# Istruzioni del compito
Ricopia parola per parola i dati, partendo dal loro inizio e arrivando fino alla riga che contiene "point (30, 139) →", compresa. Non riportare le immagini.

++++++++

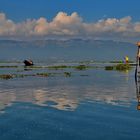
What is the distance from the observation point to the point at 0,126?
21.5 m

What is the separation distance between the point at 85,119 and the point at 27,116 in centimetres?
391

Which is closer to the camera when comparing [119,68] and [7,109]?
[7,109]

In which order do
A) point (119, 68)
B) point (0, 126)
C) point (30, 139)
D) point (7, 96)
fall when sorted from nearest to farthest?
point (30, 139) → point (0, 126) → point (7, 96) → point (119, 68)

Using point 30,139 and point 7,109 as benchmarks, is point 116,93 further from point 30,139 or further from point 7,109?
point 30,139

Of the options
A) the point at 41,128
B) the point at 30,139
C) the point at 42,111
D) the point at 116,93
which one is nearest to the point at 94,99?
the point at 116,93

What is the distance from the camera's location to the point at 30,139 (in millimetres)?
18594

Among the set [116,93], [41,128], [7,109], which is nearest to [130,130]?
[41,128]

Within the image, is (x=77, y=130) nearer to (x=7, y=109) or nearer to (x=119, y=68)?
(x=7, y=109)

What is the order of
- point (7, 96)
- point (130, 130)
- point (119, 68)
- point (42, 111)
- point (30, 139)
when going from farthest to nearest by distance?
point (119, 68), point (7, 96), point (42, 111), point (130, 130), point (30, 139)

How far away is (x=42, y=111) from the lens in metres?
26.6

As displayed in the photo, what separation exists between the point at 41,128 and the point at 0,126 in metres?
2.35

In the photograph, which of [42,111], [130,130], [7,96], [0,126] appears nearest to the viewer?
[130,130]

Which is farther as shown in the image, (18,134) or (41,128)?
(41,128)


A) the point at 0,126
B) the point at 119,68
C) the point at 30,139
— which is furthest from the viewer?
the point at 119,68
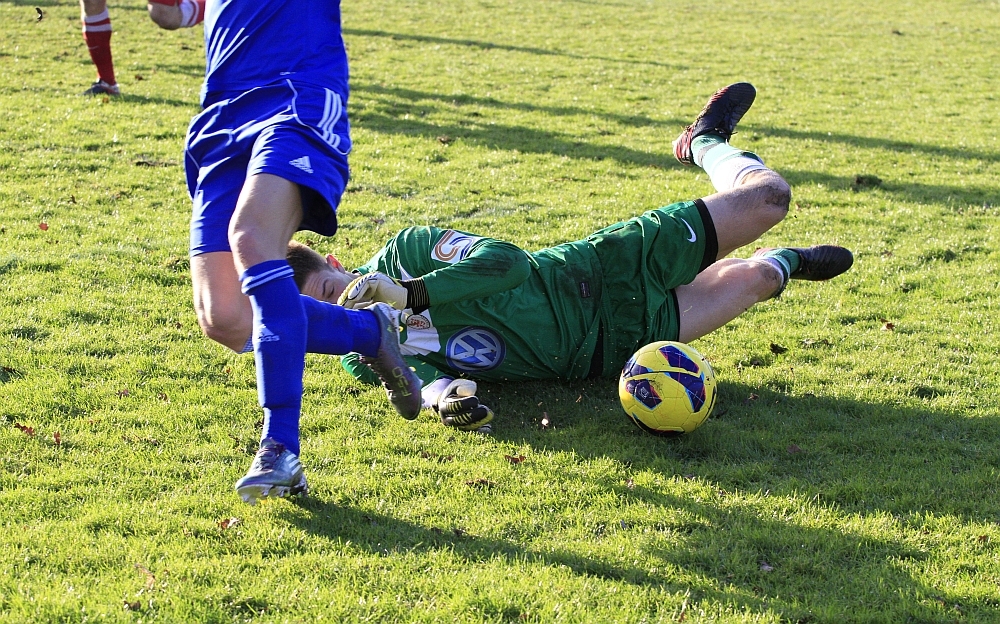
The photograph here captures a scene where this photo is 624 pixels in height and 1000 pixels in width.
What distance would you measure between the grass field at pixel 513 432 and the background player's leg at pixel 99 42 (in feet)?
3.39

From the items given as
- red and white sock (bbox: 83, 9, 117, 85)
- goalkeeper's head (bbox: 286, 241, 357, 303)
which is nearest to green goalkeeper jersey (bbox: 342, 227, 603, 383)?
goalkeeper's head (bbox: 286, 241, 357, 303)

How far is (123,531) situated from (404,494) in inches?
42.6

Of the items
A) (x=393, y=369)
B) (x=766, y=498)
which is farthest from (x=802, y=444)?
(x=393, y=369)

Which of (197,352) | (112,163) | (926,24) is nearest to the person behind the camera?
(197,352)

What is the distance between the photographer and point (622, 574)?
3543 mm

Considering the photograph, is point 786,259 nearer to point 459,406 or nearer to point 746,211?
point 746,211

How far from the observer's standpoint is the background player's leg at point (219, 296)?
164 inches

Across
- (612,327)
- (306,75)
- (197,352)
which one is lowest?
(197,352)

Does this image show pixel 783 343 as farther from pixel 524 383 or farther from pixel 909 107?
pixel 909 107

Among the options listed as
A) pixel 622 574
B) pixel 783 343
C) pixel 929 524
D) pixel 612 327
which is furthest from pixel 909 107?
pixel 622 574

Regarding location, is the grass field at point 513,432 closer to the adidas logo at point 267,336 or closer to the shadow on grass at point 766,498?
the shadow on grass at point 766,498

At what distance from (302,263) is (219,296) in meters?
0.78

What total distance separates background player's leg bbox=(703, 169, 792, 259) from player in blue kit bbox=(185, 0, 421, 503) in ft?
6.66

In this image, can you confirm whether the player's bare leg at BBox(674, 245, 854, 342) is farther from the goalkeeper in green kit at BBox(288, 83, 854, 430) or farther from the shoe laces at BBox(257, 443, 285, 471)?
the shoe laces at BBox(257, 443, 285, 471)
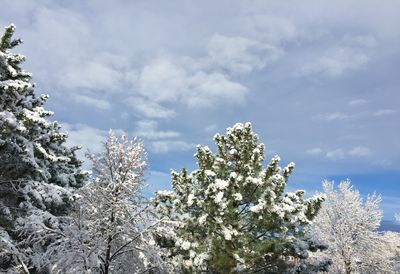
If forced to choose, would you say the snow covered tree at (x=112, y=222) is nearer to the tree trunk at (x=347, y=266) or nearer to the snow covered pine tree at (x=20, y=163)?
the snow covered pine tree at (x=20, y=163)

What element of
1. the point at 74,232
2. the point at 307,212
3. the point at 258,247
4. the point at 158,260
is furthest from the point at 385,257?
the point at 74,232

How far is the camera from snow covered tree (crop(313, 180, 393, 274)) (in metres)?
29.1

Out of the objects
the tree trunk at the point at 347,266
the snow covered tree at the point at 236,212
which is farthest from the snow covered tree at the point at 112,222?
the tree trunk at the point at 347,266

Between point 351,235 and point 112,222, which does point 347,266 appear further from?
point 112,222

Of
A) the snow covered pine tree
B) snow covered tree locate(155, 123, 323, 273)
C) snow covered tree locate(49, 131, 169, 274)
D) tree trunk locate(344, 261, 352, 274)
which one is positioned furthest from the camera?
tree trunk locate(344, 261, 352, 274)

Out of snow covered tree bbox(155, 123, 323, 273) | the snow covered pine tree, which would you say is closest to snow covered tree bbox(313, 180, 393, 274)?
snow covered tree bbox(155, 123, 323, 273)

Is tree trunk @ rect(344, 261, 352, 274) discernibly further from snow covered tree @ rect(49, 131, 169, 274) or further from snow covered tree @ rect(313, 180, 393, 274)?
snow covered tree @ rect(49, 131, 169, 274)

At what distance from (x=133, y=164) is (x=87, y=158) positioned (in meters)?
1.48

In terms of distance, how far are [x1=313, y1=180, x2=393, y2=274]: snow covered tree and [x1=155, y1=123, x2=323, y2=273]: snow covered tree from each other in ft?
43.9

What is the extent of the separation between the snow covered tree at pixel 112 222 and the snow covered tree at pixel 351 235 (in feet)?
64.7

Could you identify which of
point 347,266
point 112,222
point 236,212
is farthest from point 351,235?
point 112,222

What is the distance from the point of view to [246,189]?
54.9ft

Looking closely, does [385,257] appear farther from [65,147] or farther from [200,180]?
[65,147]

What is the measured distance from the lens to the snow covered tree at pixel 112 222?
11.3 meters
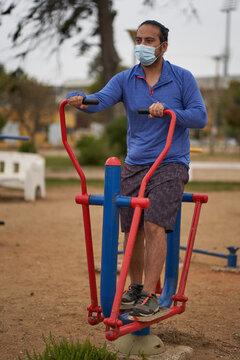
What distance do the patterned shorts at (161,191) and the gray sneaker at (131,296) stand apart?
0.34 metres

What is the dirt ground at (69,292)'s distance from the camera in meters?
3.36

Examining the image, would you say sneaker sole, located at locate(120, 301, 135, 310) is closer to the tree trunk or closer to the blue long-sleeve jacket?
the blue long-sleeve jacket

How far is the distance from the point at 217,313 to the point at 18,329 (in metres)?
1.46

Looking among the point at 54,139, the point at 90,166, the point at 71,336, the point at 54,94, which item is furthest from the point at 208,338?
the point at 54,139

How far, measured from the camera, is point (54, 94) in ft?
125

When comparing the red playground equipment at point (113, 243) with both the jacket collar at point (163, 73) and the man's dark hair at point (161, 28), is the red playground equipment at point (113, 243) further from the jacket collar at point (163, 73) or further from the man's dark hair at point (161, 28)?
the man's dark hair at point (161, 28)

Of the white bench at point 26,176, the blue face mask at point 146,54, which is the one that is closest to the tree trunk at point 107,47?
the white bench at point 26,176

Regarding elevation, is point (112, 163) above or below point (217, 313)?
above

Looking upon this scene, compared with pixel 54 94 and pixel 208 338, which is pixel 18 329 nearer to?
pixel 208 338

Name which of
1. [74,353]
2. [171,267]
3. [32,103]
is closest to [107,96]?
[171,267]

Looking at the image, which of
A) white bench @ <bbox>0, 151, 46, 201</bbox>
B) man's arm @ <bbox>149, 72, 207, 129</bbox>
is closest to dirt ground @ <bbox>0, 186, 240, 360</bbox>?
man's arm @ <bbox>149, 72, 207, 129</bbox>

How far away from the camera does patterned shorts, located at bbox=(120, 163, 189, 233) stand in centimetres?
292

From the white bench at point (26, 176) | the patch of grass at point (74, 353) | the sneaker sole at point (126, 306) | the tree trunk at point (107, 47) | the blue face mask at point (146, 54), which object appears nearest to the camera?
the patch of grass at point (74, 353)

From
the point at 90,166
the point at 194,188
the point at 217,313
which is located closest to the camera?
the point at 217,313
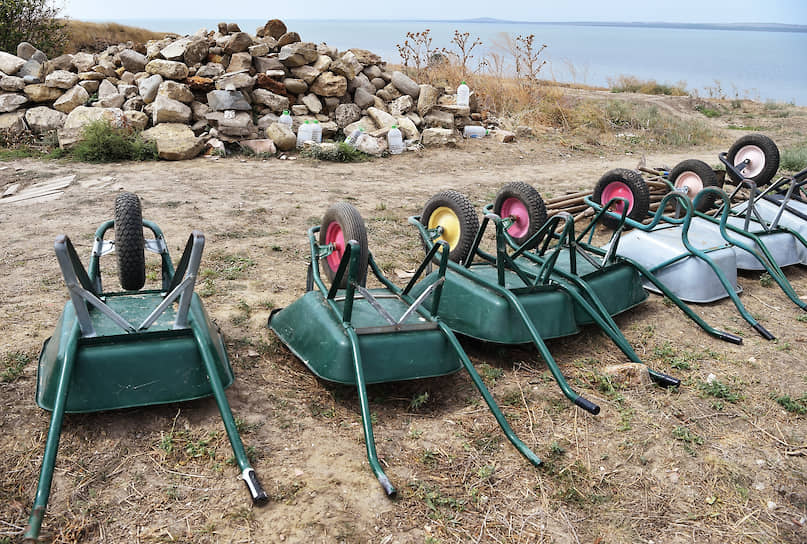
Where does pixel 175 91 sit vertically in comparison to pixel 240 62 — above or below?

++++++++

# Soluzione
What is the distance from the observation point to the point at 0,126?
21.5 m

What is the separation distance between the point at 85,119 and the point at 27,116 in centimetres?
391

Which is closer to the camera when comparing [119,68] and [7,109]?
[7,109]

In which order do
A) point (119, 68)
B) point (0, 126)
C) point (30, 139)
D) point (7, 96)
fall when sorted from nearest to farthest?
point (30, 139) → point (0, 126) → point (7, 96) → point (119, 68)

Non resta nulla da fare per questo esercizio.